> _Text passage_
+---+

A 5,850 m^{2} (7,000 square yard) canopy of glass and wrought iron covers the space between ornate four storey stone buildings, topped by baroque turrets, on Southgate and Market Street, and single storey stone shops on the other sides. The multi-storey buildings contain living quarters, originally for market traders and managers. Water was originally drawn from a well near the Market Street entrance. There were originally forty three outward facing shops, all butcher's, in the stone buildings, with the exception of Albion Street where there was a fish market, and three public houses on Market Street. The pubs were the Wheatsheaf, later renamed the Portman and Pickles, the Saddle and the Peacock. The Portman and Pickles was named after Eric Portman and Wilfred Pickles. At the centre of the market an 18-metre (60 ft) high octagonal lantern is supported by decorative cast iron columns. Below the lantern a decorative clock was originally visible from most parts of the market, although now obscured by taller stalls. Cruciform main passages are mirrored in the structure of the roof, with solid roofing above the passages creating four glass roofed quarters, each divided into three sections, glazed with rectangular panes. Flagstones used for flooring in the market, still in good condition, came from Solomon Marshall's quarry at Southowram, a business which has since grown into Marshalls plc. The slope of the site is accommodated without the use of steps.

+---+

> _Listed entries_
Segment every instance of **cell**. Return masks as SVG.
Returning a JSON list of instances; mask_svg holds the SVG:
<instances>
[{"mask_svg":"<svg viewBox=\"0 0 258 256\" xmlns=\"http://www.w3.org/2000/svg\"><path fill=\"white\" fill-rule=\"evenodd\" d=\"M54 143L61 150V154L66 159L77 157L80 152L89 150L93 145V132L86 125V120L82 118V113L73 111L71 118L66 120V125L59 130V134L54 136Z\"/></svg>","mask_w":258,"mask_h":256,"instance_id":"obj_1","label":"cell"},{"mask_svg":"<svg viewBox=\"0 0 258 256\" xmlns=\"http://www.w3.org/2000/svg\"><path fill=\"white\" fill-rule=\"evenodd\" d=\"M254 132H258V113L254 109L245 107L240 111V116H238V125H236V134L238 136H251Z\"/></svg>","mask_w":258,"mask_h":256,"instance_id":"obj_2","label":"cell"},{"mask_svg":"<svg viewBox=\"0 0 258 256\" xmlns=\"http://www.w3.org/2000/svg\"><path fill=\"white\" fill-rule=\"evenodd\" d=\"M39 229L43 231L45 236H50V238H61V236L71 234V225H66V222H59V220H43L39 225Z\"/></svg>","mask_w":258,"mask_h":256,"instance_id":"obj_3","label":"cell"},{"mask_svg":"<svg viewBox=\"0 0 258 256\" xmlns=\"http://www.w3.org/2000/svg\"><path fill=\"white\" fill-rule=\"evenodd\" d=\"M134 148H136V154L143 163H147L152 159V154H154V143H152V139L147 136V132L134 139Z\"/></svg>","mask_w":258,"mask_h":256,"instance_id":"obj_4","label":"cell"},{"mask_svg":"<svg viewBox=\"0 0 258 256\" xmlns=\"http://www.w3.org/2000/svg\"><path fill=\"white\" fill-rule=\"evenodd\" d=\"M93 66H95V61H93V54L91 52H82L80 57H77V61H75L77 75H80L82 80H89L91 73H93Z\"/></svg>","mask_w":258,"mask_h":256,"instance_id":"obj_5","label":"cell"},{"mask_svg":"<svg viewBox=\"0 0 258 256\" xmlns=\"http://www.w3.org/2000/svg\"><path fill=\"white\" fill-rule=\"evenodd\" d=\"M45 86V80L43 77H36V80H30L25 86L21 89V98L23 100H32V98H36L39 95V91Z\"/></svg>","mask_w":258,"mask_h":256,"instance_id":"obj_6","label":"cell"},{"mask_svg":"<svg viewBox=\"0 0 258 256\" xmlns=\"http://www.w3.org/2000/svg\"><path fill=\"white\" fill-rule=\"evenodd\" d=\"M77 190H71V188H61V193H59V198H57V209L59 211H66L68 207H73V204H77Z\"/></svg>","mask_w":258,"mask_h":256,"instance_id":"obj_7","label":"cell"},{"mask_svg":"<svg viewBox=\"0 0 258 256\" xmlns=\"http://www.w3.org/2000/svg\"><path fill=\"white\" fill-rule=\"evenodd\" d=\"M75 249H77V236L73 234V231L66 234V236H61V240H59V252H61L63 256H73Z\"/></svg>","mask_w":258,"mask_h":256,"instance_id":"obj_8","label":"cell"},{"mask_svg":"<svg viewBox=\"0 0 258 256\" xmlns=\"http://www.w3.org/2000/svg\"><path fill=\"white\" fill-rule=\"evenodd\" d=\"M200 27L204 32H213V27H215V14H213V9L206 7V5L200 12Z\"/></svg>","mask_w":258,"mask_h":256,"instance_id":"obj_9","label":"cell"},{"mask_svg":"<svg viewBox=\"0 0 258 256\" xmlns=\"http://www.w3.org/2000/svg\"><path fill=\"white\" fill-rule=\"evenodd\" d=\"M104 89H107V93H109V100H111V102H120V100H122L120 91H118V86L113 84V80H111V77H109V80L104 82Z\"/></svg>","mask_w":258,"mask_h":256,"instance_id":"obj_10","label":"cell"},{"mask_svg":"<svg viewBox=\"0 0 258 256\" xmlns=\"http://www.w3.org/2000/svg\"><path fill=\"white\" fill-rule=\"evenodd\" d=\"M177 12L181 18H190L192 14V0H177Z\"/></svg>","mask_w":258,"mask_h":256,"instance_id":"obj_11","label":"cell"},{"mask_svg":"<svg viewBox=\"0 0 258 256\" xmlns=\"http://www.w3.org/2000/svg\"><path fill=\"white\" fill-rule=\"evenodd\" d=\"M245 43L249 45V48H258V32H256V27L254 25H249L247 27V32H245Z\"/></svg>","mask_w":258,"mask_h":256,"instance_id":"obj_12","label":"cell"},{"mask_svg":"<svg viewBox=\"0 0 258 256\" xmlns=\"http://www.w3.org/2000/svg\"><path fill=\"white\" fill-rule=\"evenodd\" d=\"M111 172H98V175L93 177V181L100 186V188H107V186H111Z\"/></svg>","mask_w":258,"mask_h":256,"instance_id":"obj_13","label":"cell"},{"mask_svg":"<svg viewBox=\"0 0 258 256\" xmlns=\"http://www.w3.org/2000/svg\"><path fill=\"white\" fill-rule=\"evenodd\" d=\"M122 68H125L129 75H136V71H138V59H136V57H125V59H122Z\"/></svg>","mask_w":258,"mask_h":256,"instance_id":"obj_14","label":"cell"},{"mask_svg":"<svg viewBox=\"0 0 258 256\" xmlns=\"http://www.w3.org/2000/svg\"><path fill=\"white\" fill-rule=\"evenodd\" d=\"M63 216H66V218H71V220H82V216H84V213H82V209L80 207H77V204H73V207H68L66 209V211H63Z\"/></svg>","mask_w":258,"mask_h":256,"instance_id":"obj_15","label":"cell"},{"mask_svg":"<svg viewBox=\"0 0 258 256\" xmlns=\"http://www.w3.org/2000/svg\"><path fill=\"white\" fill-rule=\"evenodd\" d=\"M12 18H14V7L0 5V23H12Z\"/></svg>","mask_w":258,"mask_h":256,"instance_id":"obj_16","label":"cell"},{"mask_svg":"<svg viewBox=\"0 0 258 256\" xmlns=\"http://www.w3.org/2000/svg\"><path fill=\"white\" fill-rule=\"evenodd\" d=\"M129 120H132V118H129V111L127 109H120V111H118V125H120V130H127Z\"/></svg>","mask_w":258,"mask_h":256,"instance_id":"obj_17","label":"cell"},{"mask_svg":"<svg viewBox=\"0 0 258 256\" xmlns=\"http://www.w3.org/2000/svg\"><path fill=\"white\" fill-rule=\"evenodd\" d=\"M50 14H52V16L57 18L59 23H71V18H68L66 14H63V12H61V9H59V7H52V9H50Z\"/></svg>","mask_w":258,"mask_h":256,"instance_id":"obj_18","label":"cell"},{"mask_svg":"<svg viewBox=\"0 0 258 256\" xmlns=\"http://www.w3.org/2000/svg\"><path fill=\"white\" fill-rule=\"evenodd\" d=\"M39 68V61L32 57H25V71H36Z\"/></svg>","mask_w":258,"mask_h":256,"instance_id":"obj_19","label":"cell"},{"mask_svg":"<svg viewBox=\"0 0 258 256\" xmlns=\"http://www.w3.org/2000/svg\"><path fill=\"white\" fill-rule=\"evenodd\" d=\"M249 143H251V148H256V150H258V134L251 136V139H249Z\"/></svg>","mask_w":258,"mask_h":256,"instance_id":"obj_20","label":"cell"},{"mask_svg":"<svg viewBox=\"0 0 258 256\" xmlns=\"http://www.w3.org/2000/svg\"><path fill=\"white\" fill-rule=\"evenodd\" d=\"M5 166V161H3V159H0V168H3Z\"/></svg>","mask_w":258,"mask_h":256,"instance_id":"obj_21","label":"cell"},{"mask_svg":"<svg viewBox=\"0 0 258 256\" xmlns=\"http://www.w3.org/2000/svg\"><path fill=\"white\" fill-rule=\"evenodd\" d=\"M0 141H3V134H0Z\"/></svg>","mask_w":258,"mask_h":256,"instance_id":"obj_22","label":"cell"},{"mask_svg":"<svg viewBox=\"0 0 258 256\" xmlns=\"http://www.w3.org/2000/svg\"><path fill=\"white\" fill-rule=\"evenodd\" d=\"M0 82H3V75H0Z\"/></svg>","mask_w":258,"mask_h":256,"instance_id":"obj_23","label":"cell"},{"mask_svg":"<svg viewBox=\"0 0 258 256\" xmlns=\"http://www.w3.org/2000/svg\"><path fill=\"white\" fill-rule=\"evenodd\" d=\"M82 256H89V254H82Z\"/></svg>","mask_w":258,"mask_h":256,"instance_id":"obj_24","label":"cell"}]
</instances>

+---+

Can you print the entire market passage word for word? Work only from the market passage and leave the rows aside.

A 5,850 m^{2} (7,000 square yard) canopy of glass and wrought iron covers the space between ornate four storey stone buildings, topped by baroque turrets, on Southgate and Market Street, and single storey stone shops on the other sides. The multi-storey buildings contain living quarters, originally for market traders and managers. Water was originally drawn from a well near the Market Street entrance. There were originally forty three outward facing shops, all butcher's, in the stone buildings, with the exception of Albion Street where there was a fish market, and three public houses on Market Street. The pubs were the Wheatsheaf, later renamed the Portman and Pickles, the Saddle and the Peacock. The Portman and Pickles was named after Eric Portman and Wilfred Pickles. At the centre of the market an 18-metre (60 ft) high octagonal lantern is supported by decorative cast iron columns. Below the lantern a decorative clock was originally visible from most parts of the market, although now obscured by taller stalls. Cruciform main passages are mirrored in the structure of the roof, with solid roofing above the passages creating four glass roofed quarters, each divided into three sections, glazed with rectangular panes. Flagstones used for flooring in the market, still in good condition, came from Solomon Marshall's quarry at Southowram, a business which has since grown into Marshalls plc. The slope of the site is accommodated without the use of steps.